By Zheng Xin | China Daily | Updated: 2017-02-11 10:26

E-vehicles to zoom on chargers

A man charges an electric car at a charging station in Xiangyang, Hubei province, Jan 4, 2017. [Photo/VCG]

A comprehensive electric vehicle powering grid will be rolled out in major Chinese cities including Beijing, Shanghai, and Shenzhen.

The country's energy planner on Thursday vowed to further expand its public fast-charge networks to enable users to power up within a close radius.

China plans to build 800,000 charging points, including 100,000 public ones, for electric vehicles this year to meet increasing demand, the National Energy Administration announced on Thursday.
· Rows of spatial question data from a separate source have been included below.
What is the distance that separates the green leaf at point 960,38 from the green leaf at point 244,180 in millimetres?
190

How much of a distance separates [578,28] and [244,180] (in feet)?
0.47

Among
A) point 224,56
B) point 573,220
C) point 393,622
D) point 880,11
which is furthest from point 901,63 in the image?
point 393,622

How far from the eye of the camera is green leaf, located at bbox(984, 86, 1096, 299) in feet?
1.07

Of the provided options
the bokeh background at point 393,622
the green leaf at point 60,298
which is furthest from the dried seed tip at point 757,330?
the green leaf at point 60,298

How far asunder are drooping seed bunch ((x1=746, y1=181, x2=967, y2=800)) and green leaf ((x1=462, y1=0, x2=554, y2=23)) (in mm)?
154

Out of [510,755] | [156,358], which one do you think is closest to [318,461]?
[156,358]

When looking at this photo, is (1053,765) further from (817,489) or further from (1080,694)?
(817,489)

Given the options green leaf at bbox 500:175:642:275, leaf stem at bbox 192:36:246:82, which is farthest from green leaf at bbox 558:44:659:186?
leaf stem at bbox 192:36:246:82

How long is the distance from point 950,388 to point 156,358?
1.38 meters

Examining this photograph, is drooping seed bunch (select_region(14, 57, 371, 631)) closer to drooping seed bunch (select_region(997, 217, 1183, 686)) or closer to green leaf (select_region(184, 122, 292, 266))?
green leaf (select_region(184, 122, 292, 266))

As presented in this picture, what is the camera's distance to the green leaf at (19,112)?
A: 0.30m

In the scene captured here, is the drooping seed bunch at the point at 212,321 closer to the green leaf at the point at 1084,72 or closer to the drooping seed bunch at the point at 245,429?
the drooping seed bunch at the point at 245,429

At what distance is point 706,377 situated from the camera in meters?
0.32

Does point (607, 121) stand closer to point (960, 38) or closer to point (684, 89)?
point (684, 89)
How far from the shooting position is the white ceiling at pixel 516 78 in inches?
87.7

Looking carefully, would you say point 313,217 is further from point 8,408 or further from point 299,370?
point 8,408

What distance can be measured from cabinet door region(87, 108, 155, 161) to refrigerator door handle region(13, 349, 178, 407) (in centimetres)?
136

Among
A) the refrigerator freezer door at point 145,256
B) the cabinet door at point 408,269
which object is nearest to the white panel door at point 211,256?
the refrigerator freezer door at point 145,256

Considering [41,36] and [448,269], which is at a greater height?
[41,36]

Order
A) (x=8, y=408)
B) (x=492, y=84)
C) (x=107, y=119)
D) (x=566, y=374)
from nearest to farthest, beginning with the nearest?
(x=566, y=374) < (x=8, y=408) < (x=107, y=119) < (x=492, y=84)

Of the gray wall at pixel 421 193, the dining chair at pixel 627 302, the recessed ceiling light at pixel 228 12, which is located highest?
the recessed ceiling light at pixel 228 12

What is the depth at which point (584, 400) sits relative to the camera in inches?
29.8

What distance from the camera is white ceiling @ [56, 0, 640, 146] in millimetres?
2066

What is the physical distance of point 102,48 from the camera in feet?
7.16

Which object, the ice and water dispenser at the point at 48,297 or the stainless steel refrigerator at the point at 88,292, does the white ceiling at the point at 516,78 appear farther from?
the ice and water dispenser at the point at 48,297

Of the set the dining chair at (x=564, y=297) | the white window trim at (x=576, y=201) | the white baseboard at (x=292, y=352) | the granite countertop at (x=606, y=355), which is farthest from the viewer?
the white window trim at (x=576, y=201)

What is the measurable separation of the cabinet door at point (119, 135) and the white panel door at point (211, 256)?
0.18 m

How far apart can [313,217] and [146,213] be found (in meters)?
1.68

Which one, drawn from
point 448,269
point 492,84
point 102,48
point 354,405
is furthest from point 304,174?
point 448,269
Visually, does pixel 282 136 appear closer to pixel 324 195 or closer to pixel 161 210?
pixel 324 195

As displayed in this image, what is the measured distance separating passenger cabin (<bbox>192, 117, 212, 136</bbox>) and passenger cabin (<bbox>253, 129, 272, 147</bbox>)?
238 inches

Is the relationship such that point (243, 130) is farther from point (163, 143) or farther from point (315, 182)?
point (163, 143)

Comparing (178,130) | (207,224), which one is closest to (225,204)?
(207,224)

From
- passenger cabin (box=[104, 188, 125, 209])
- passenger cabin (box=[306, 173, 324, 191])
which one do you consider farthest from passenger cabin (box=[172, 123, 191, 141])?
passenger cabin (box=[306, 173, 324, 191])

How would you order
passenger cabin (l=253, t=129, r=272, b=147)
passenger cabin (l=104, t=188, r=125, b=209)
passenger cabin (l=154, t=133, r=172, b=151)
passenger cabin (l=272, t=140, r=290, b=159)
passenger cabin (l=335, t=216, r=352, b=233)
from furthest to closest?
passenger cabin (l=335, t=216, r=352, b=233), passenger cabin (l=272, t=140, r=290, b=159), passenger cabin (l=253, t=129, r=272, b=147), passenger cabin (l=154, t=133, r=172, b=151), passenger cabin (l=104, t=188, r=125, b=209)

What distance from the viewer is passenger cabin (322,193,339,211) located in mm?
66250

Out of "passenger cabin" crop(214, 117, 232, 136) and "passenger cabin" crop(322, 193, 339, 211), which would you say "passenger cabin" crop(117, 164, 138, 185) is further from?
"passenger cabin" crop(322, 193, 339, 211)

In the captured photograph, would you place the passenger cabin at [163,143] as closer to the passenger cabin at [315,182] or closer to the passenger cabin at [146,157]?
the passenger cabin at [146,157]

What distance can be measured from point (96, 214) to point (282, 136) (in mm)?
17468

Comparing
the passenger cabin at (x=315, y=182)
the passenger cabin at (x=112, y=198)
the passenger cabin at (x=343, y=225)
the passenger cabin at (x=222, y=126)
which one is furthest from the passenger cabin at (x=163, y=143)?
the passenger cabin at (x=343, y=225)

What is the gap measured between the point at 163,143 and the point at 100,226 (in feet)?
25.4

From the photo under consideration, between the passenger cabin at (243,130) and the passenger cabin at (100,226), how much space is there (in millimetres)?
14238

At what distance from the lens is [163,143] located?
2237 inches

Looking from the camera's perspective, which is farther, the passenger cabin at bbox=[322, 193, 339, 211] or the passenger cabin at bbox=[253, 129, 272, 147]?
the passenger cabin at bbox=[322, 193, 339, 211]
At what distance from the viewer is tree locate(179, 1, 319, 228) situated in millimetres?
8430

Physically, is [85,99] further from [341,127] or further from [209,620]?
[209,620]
A total of 100,000 public charging points were installed nationally last year, a tenfold increase on the total for 2015, bringing the total number of public charging points in China to 150,000, it said.

An analyst said China had a very strong incentive to ramp up the penetration of electric vehicles in big cities because of the widespread air pollution.

Setting up charging stations ahead of demand would greatly promote the usage of electric vehicles in China, which would in turn yield a number of benefits for the country, said Asian utilities and infrastructure analyst Joseph Jacobelli at Bloomberg Intelligence.

Drivers were reluctant to use electric vehicles unless they had access to several reliable charging facilities, he said.

Jacobelli said roadside pollution was a key source of emissions in China and the plan for more EV charging stations would not only reduce emissions and reduce oil consumption, but also boost grid management.

Electric power companies in China have also been asked to beef up EV charging stations nationwide, according to the National Development and Reform Commission.

State Grid Corp of China, the nation's electric power giant, said recently it planned to build 10,000 charging stations and 120,000 charging units by 2020 to further expand public fast-charge networks for electric vehicles in major Chinese cities, including Beijing, Shanghai and Hangzhou.

The company said it plans to build 29,000 charging stations this year alone, up from 22,000 in 2016. It aims to expand its fast-charge networks to 47,000 by 2020.